What the Daemon Said by Cardin Matt

What the Daemon Said by Cardin Matt

Author:Cardin, Matt
Language: eng
Format: epub
Publisher: Hippocampus Press
Published: 2022-05-12T00:00:00+00:00


Religion and Vampires

I. Introduction: An Intrinsically Religious Monster

For a ready indication of the profound interconnectedness between the subject of religion and the subject of vampires, one has only to look to the fact that four of the towering figures in the field of vampire studies have also been formidable presences in the field of religion.

The first of these, Augustin Calmet (1672–1757), was a renowned French Benedictine abbot and theologian who may have ranked as the eighteenth century’s pre-eminent Catholic biblical scholar. He is best remembered for having written a masterful treatise on vampires—Traité sur les apparitions des esprits, et sur les vampires . . . (Paris, 1746), translated into English in 1850 as The Phantom World—in response to the vampire hysteria that swept across Central and Eastern Europe in the 1720s and 1730s.

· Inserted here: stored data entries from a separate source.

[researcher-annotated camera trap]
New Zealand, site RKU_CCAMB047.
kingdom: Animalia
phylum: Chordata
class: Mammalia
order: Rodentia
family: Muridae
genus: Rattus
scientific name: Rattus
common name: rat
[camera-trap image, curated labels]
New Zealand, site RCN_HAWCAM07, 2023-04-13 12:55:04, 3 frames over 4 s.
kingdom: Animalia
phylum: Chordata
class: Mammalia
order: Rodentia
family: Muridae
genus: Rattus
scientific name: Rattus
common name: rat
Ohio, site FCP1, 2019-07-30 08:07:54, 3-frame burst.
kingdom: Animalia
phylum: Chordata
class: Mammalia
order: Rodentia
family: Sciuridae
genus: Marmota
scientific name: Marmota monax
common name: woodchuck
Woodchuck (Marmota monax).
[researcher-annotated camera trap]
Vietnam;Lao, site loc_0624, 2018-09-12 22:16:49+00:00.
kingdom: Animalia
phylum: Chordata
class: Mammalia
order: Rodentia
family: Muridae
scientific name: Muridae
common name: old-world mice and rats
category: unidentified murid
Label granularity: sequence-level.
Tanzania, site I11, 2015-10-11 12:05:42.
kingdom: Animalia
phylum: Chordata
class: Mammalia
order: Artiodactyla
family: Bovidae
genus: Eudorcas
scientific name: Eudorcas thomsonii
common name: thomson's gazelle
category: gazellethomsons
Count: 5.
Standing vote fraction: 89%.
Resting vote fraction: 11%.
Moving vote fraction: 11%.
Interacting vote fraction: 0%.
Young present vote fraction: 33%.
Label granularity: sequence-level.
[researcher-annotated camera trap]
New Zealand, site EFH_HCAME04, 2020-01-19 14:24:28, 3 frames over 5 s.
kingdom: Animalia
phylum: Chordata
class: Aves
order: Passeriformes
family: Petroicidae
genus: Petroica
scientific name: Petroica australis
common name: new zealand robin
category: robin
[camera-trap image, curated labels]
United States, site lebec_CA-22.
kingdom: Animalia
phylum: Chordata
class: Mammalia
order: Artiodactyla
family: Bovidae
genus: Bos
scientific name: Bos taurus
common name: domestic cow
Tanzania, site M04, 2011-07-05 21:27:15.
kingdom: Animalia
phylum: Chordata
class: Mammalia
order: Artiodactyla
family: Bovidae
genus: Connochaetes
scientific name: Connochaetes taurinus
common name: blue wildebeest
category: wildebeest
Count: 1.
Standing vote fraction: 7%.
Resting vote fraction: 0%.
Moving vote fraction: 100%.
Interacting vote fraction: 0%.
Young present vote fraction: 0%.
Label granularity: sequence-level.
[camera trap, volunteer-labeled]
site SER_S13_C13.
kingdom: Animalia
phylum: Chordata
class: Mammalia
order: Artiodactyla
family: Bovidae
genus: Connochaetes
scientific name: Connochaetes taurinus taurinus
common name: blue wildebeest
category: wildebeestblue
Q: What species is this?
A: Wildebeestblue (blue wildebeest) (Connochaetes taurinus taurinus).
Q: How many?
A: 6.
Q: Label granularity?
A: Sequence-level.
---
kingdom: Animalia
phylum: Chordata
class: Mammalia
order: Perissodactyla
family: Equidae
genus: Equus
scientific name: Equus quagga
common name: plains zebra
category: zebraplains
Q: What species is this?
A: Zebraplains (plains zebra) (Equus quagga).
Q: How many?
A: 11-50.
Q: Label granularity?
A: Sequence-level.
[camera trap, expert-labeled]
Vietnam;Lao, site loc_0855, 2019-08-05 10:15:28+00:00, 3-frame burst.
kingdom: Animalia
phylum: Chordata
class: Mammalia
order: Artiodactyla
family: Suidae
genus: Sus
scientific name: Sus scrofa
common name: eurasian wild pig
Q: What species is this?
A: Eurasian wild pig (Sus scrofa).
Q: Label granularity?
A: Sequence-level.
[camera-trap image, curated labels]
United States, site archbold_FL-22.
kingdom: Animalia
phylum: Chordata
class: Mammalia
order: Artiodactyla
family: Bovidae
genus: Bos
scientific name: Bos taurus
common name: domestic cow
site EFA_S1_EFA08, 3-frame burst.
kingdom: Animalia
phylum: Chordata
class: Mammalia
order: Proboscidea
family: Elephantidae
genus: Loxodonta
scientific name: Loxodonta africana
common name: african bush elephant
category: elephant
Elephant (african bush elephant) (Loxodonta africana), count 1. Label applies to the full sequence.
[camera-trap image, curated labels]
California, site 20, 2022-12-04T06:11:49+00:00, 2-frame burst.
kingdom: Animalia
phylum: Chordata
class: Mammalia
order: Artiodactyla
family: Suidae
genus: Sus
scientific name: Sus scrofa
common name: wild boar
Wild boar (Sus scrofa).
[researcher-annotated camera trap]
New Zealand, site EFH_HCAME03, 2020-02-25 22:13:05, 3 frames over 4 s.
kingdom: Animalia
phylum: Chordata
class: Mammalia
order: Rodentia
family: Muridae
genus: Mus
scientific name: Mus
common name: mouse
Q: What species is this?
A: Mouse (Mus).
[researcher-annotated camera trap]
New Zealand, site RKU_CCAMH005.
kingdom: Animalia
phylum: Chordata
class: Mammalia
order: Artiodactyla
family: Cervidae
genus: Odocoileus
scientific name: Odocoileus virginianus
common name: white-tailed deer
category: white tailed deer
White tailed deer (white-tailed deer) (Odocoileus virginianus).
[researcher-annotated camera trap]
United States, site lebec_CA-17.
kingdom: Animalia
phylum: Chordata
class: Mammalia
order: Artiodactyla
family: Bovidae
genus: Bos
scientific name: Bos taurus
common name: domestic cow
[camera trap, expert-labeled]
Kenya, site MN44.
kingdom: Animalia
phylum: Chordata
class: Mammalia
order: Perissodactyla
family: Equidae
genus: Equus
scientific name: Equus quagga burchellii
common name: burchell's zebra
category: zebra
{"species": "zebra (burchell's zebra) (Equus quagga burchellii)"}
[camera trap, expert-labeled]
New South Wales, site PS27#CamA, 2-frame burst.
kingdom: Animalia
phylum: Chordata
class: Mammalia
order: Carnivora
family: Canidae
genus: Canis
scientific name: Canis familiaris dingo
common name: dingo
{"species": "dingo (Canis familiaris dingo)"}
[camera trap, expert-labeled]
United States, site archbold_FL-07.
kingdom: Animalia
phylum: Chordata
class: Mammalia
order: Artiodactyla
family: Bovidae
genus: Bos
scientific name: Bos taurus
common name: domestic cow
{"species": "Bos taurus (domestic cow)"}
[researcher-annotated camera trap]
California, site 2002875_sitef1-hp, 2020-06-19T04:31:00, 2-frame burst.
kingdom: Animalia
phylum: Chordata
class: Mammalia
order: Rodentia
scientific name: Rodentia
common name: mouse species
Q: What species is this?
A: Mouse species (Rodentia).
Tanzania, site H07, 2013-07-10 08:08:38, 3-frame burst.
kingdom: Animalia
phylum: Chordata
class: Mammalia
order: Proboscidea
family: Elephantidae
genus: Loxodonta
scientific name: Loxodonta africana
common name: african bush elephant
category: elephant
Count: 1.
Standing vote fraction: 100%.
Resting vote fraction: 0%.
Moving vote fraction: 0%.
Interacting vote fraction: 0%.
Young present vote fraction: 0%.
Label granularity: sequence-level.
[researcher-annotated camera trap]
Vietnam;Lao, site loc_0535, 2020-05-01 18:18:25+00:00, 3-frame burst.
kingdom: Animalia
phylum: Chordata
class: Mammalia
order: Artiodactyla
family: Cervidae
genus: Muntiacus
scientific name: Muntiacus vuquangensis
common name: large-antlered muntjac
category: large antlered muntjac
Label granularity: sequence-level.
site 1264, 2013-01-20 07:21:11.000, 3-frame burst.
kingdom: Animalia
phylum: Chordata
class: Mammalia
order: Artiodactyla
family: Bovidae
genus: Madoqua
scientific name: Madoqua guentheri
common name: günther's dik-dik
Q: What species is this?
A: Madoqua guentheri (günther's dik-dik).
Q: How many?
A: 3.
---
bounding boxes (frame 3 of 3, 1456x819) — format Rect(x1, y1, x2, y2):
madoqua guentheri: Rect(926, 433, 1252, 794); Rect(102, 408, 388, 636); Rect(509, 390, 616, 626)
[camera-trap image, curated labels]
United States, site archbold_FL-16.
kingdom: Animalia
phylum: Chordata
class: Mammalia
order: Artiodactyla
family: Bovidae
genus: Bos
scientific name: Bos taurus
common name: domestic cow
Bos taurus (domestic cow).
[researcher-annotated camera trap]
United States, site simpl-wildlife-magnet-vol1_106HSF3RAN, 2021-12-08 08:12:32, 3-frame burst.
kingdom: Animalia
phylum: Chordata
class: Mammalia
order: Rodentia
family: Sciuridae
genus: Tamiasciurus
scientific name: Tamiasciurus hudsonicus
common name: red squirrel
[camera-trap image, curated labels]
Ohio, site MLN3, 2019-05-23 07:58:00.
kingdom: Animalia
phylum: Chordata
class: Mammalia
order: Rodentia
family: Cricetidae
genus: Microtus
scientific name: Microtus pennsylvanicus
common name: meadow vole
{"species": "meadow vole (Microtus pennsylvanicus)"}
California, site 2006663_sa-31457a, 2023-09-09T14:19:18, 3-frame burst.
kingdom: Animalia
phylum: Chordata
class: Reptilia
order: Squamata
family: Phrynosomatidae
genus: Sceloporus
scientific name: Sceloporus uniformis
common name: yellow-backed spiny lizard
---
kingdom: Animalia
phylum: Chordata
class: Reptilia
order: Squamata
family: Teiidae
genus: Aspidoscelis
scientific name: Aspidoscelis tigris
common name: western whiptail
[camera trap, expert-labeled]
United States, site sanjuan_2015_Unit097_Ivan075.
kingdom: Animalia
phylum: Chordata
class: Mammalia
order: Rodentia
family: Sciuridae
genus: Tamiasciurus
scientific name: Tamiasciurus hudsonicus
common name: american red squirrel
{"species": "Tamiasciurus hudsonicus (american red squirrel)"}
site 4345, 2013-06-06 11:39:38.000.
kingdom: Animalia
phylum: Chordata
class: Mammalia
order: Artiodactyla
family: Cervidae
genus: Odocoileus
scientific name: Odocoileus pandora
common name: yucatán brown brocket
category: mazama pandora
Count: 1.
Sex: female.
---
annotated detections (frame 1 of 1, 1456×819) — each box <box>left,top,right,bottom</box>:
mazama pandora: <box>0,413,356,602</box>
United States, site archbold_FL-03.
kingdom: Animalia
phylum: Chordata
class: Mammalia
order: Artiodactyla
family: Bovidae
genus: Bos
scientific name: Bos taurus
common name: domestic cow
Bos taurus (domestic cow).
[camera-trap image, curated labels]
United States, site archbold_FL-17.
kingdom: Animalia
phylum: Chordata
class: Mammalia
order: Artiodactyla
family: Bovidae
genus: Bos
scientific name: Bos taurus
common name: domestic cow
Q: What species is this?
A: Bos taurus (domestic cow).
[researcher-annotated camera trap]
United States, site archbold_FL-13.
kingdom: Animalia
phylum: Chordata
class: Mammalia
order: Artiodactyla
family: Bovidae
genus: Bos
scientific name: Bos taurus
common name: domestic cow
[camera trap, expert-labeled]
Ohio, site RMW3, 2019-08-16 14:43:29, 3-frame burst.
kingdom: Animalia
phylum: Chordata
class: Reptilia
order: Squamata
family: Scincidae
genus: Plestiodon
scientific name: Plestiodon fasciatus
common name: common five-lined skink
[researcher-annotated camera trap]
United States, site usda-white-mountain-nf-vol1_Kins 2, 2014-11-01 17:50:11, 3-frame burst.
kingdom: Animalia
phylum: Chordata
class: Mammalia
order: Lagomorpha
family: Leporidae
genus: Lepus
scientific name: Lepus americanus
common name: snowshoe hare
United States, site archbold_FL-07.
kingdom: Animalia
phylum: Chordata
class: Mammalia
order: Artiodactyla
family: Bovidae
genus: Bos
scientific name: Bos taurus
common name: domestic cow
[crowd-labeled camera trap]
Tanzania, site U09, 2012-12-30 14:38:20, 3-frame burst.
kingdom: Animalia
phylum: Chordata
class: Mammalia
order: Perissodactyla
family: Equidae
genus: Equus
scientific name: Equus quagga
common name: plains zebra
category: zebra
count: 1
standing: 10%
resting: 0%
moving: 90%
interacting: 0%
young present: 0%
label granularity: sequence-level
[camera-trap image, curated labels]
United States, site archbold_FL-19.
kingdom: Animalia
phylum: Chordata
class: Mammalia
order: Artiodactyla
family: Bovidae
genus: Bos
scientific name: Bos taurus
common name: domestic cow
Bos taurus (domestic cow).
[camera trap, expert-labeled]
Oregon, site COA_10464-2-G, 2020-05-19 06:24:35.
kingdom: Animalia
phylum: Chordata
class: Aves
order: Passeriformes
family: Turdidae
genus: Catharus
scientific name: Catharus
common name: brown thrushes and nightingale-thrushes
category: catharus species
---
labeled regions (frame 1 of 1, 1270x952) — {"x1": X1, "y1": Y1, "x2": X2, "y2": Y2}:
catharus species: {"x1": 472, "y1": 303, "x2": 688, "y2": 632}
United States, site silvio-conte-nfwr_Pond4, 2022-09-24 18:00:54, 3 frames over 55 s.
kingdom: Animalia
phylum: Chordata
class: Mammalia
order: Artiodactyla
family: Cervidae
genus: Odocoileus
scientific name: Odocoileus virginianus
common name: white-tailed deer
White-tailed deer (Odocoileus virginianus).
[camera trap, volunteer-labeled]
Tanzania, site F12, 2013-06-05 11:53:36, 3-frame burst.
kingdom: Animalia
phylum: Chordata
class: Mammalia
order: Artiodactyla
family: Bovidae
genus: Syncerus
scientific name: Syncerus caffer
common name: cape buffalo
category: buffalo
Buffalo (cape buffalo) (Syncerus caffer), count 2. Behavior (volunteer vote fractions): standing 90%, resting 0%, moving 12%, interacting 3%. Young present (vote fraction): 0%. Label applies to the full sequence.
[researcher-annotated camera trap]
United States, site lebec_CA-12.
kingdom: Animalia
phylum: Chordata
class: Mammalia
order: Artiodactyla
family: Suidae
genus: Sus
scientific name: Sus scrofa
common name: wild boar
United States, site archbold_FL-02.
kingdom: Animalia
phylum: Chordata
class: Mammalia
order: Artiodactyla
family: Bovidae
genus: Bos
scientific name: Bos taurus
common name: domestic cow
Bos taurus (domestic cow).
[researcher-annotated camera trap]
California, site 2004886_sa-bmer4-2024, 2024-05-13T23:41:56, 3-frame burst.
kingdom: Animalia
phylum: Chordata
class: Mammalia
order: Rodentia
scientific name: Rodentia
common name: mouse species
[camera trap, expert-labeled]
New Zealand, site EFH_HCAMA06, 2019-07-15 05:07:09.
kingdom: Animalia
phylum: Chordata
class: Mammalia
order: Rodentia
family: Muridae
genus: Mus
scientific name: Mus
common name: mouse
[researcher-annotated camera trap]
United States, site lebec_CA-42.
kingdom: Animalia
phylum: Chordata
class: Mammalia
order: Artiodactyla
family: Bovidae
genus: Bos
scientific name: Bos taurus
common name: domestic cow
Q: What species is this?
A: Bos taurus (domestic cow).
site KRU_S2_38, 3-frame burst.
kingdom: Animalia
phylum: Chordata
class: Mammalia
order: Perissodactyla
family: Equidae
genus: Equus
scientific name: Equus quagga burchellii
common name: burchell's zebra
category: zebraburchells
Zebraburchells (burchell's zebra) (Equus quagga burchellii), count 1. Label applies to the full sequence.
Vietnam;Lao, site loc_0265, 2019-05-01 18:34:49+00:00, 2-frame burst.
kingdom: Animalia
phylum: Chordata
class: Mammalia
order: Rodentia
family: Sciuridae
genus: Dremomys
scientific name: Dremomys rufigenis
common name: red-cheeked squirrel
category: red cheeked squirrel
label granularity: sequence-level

The second, Montague Summers (1880–1948), was a colorful British eccentric who achieved the reputation of being the world’s greatest vampire scholar for his books The Vampire: His Kith and Kin (1928) and The Vampire in Europe (1929). He also claimed to be a Roman Catholic priest, although this was almost certainly a pose that he employed to enhance his mystique as a vampire expert. But he was, in fact, an ordained deacon in the Church of England (according to Father Brocard Sewell in his memoir of Summers) and thus formally bore the Christian title “reverend.” In any event, Raymond T. McNally, in his 1974 anthology of vampirana, A Clutch of Vampires (published by the New York Graphic Society), drew an overt connection between Calmet’s and Summers’s religious credentials and their canonical status in the field of vampire studies by identifying them as “the only major researchers in this field” and referring to them in the book’s dedication as “holy fathers in the Christian faith and the spiritual fathers of all latter-day vampirologists” (9, 5).

The second, Antoine Faivre (b. 1934), was called out as “the father of contemporary vampire studies” by the Italian sociologist of religion Massimo Introvigne in his 2001 essay titled, appropriately enough, “Antoine Faivre: Father of Contemporary Vampire Studies.” Introvigne asserted that Faivre, an eminent French scholar of religion and esotericism, “opened up and established the field of vampire studies as an independent and relevant academic discipline” with his Les Vampires: Essai historique, critique et littéraire by “proving that the vampire controversy was historically significant as the last great European theological and philosophical discussion of magic” (610).

The fourth figure, J. Gordon Melton, is a prominent American scholar of religious studies who, in addition to founding the Institute for the Study of American Religion and creating Melton’s Encyclopedia of American Religions—which has gone through multiple editions and is widely regarded as the standard general reference work in its field—is also a leading authority on vampires whose scholarly areas of specialization include parapsychology and the occult. His 1994 opus The Vampire Book: The Encyclopedia of the Undead is arguably the most comprehensive English-language reference work in the field of vampire studies, and he has also published a comprehensive bibliography of vampires in folklore, history, literature, film, and television.